**TEXT EXCERPT**
================================

Stross's short stories, particularly those published in Asimov's Science Fiction magazines, later published as Accelerando, had created a great deal of excitement in the science-fiction community. Popular Science ran a feature focusing on him and frequent collaborator Cory Doctorow as newer writers in the genre whose shared background in computer science helped lend credibility to their stories of artificial intelligence and the use of the singularity as a story element. Dealing extensively with both those issues, his first real novel was eagerly anticipated.

It was generally well received. At SF Site Alma Hromic called it "deeply complex in a sort of cerebrally witty way". Reading it was "watching a writer having fun".

At SF Reviews, Thomas Wagner called attention to some of the novel's imperfections. While he praised the scenes showing the effect of the singularity on Rochard's World as "a tour de force of imagination", he felt the characterisation could have been better for the minor characters. Rachel and Martin "get all of Stross's attention ... Other characters are drawn out only as far as the story needs them". "As a newcomer to long fiction," wrote Publishers Weekly, "Stross has some problems with pacing, but the book still generates plenty of excitement."

It was eventually shortlisted for the Hugo Award that year. In 2010 Stross admitted the novel had some faults, calling it "quirky but not well-plotted".

==Analysis and commentary==

Singularity Sky has been the subject of some higher-level literary criticism. Veronica Hollinger of Trent University sees it as an example of what has been called New Baroque Space Opera, along with Iain Banks' Consider Phlebas and Alastair Reynolds' Redemption Ark. "[They] are contributing to a self-conscious revival, in new directions, of one of SF's oldest (and most denigrated) subgenres, constructing futures that—quite cheerfully, for the most part—reflect back to us the incredible complexity of the technoscientific present."

================================

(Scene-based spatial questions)
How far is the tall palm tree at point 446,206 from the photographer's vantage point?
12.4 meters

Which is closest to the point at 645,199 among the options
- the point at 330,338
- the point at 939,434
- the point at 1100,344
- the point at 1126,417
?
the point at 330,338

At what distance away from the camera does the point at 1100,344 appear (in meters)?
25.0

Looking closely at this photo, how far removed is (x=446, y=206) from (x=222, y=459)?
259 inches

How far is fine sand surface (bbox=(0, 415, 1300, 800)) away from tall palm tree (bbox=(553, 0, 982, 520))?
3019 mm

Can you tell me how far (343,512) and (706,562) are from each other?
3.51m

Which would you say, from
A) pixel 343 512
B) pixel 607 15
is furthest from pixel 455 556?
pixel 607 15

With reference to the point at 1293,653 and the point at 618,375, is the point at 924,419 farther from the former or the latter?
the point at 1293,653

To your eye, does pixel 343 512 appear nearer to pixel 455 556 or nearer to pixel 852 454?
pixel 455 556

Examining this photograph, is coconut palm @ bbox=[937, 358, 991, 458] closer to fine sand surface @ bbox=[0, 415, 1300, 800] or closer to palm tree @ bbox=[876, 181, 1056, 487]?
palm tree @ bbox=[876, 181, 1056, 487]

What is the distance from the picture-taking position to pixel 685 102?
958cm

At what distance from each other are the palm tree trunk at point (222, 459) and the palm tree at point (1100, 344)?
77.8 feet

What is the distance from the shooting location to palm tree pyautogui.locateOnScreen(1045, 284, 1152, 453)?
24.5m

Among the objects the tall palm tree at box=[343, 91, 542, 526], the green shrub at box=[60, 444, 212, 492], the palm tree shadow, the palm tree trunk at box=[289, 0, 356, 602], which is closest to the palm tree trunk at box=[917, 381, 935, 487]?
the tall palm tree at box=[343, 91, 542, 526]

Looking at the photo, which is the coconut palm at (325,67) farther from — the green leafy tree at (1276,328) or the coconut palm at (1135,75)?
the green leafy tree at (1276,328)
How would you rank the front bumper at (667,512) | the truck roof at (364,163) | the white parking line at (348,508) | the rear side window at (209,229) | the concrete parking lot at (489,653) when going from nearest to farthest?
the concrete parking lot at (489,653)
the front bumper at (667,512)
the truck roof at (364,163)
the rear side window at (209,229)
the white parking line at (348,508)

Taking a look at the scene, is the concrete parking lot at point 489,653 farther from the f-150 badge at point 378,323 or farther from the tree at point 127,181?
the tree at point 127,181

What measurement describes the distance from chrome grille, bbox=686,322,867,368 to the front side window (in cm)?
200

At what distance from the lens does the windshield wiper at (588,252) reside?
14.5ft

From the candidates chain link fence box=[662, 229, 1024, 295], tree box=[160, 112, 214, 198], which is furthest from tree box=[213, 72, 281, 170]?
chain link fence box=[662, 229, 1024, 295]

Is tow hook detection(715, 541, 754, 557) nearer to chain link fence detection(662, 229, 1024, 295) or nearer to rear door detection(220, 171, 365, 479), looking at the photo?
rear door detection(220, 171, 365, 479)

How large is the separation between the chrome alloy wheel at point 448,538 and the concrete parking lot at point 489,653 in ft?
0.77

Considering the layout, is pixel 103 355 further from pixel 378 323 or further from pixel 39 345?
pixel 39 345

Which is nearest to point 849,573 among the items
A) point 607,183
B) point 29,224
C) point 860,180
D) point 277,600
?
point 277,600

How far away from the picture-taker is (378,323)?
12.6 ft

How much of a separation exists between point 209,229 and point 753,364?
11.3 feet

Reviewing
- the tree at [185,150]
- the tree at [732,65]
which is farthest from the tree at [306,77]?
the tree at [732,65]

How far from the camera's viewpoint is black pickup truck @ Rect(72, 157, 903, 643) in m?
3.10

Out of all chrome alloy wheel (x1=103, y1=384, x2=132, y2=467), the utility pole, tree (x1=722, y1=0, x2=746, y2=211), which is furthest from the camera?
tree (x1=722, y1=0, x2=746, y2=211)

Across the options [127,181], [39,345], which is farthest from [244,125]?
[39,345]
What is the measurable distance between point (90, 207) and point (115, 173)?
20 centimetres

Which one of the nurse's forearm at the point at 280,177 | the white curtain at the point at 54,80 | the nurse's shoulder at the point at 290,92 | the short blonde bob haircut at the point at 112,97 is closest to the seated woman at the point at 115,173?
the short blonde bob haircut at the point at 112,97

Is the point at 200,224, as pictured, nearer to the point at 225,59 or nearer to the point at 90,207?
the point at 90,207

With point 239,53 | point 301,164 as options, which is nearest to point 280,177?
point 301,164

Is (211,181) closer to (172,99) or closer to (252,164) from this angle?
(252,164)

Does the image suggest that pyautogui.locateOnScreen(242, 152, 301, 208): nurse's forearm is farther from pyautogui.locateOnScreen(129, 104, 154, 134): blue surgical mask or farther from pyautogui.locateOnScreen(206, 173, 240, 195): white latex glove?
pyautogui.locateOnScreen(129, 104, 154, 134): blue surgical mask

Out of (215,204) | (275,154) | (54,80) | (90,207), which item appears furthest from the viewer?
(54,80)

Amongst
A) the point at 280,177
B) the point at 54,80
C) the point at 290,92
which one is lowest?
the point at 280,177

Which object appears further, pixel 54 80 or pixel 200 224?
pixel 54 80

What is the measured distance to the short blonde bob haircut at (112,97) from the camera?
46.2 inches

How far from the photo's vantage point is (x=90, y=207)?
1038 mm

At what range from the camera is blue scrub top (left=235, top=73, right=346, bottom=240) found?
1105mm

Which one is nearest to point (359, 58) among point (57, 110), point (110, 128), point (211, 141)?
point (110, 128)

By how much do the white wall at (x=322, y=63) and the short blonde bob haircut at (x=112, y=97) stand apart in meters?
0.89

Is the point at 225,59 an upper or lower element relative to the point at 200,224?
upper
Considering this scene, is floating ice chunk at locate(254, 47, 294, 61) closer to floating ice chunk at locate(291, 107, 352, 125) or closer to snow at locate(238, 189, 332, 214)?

================================

**CHALLENGES**
(1) In the Singularity Sky text, translate this sentence into Spanish: "It was eventually shortlisted for the Hugo Award that year."
(2) Continue the Singularity Sky text from where it stops.

**THE RESULTS**
(1) Finalmente fue preseleccionada para el Premio Hugo ese año.

(2)
Markus Öhman, an undergraduate education student at Luleå University of Technology in Sweden, has looked at how the novel deals with class and gender issues as they intersect the singularity. Rigid class distinctions, reinforced by a hereditary aristocracy, are a feature of life in the New Republic so marked that both Martin and Rachel express discontent and frustration with them. But outside that order class exists as well. Status among the revolutionaries is measured by one's understanding of, and level of commitment to, revolutionary ideology. And the Critics, in turn, have a hierarchy distinguished by knowledge—Sister Stratagems privately hopes that her oblique manner of speaking and commenting will give enough of an impression of knowledge as to allow her to become queen one day—and gender as well (the only male Critic we see is apparently relegated to a military role and rudely dismissed when he offers even a slight sentence of comment).

The Critics' class-and-gender hierarchy is mirrored by the New Republic, which oppresses women so thoroughly, Öhman observes, that only one female of that society has even a brief real speaking role in the book,(and she is an atypical one at that—the revolutionary confronting Mr. Rabbit). The singularity changes all that, although how is not shown in the text. "Through extrapolation and inference, however, it is made clear that the social upheaval results in changes in the paradigm, ensuing greater freedom for women." So, too, with social class: "... [F]or the duration of the Festival's orbital presence, Rochard's World is a classless anarchistic non-society with small zones of stability filled with modified humans."

Öhman criticises Stross for one aspect of this liberation. He notes that the fugitive Duke describes, among the effects of the singularity, women in villages made so wise that their wisdom "leaked out into the neighborhood, animating the objects around them"—suggestive of witchcraft, which has historically been used to taint women acquiring knowledge as objects to be feared and persecuted. The only significant female character on Rochard's World, Sister Stratagems, is also one of the wisest characters in the story, even if she often speaks too obliquely for her wisdom to have any direct effect. But, Öhman points out, she too is associated with witchcraft in the form of her chosen vehicle, Baba Yaga's walking hut. "Stross uses the symbol of Baba Yaga to imbue Sister Seventh with authority and power, but at the same time he paints her as a symbol of evil and fear."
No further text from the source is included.